> **Data for processing**
###
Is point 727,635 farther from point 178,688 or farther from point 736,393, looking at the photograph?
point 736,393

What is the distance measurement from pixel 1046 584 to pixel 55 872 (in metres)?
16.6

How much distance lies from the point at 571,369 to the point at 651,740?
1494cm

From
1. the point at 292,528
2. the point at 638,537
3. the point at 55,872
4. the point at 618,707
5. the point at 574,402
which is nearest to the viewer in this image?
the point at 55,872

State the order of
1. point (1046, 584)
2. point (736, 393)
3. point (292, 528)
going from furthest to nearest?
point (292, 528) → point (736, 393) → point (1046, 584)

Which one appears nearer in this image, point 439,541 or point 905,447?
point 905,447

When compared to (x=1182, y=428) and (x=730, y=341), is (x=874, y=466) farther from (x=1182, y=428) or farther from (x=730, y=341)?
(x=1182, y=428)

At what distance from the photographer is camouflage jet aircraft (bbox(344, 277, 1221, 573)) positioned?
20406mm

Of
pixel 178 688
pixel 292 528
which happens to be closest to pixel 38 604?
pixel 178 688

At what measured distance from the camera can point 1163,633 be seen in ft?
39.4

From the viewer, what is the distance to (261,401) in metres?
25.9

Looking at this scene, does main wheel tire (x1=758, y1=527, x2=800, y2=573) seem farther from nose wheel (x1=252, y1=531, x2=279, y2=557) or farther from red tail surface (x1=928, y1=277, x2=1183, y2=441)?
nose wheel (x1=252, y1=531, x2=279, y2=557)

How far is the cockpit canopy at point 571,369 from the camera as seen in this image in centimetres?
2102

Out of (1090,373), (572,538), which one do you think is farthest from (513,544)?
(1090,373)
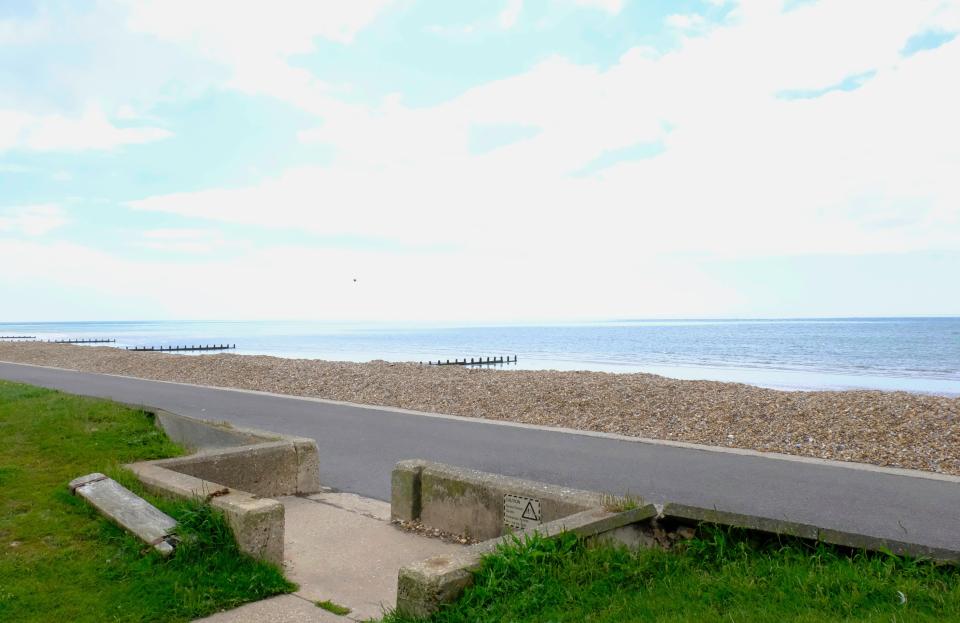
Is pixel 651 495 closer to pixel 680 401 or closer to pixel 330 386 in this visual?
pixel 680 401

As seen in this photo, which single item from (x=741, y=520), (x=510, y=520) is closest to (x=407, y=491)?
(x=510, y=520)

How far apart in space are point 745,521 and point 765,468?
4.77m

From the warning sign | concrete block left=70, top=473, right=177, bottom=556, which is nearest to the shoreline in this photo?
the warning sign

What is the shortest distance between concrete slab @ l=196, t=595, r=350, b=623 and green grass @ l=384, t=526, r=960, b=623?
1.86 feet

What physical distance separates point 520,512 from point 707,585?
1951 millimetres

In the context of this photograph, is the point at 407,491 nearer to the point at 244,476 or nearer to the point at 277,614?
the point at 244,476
###
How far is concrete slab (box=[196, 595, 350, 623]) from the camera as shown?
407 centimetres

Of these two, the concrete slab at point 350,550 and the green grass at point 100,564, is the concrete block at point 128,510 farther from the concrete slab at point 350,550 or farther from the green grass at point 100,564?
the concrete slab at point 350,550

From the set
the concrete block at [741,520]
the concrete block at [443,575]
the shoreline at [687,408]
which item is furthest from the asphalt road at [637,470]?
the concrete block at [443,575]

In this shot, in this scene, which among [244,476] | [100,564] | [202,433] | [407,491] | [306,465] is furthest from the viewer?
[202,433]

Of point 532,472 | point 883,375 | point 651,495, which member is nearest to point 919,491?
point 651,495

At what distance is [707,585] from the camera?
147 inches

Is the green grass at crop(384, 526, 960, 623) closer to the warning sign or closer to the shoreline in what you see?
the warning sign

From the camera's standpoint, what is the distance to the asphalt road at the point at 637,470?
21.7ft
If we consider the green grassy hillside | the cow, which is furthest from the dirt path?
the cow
###
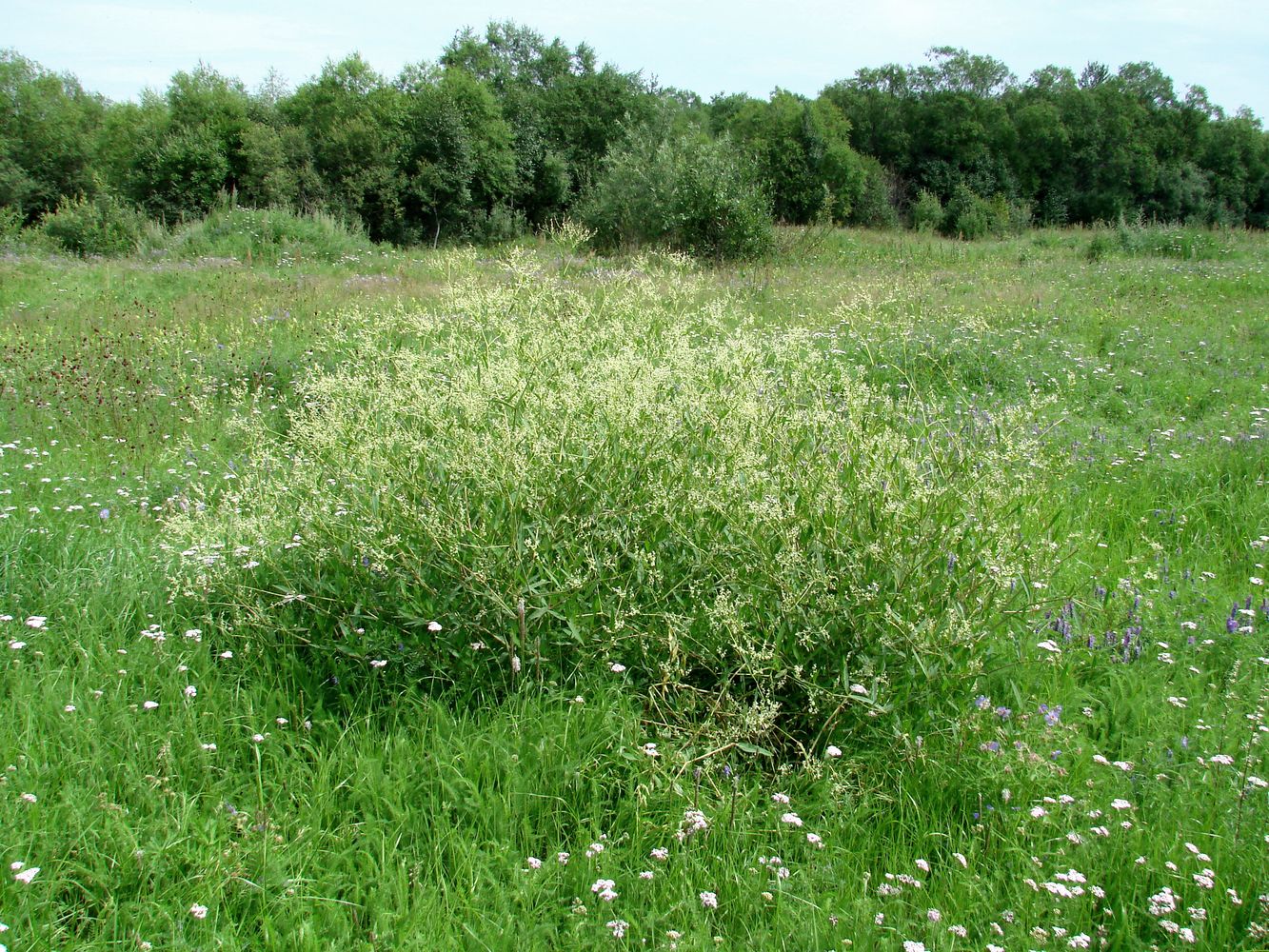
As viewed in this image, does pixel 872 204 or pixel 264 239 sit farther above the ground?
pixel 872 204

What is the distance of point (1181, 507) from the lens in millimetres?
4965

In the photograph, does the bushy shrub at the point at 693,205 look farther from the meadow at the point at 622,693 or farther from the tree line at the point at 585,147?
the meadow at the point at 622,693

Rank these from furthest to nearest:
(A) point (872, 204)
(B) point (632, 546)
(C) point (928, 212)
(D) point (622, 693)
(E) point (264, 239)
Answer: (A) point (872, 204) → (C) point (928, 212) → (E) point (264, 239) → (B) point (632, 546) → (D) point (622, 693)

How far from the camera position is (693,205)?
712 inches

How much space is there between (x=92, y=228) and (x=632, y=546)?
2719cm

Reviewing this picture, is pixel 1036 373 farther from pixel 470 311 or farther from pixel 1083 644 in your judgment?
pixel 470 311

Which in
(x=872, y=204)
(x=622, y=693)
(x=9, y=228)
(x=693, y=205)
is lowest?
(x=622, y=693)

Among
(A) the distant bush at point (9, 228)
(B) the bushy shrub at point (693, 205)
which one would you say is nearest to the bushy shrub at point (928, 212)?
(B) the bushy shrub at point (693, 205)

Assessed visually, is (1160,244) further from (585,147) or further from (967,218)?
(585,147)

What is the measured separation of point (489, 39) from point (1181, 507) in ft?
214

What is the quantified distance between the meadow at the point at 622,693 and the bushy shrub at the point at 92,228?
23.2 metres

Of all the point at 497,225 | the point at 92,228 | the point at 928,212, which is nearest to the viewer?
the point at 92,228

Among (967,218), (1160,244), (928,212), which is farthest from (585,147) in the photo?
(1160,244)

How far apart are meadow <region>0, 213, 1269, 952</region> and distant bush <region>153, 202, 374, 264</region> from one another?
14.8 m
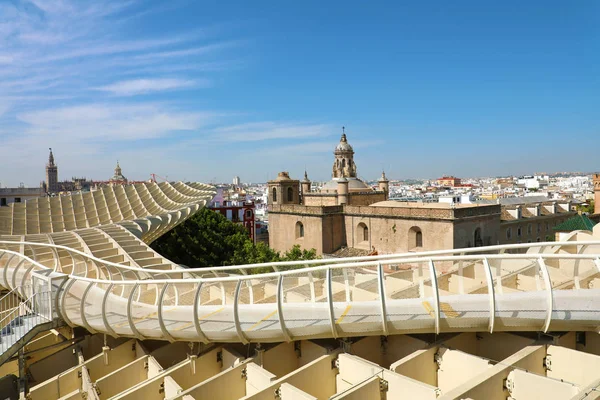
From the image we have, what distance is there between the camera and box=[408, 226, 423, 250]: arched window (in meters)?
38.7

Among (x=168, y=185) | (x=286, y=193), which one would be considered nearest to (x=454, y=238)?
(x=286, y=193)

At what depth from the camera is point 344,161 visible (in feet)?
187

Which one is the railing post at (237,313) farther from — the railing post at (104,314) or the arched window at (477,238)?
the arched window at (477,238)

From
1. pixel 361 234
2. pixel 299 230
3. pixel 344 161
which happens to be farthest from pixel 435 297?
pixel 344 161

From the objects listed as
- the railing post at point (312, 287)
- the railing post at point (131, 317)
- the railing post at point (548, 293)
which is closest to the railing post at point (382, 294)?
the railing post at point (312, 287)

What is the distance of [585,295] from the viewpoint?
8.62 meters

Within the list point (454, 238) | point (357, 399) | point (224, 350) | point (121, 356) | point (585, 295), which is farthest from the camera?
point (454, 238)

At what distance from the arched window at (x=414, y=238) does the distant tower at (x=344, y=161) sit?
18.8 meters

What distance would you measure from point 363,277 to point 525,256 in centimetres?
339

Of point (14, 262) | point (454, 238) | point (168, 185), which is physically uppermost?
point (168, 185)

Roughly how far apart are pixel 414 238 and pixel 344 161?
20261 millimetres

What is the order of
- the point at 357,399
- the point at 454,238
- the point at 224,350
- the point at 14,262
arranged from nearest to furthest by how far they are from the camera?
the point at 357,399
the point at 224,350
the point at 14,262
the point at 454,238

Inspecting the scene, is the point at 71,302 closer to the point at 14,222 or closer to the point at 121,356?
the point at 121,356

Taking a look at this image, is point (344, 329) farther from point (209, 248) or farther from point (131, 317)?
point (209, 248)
###
> **Description of the task**
Copy the stretch of the listing from the line containing "At what distance from the arched" through the line containing "20261 millimetres", word for word.

> **Exercise response**
At what distance from the arched window at (x=414, y=238) does the distant tower at (x=344, y=161) sit?
18.8 meters

What distance would you measure from point 363,277 to point 525,256 in centimetres?
339

Of point (14, 262) | point (454, 238) | point (168, 185), which is physically uppermost?
point (168, 185)

Roughly how far apart are pixel 414 238 and pixel 344 161?
20261 millimetres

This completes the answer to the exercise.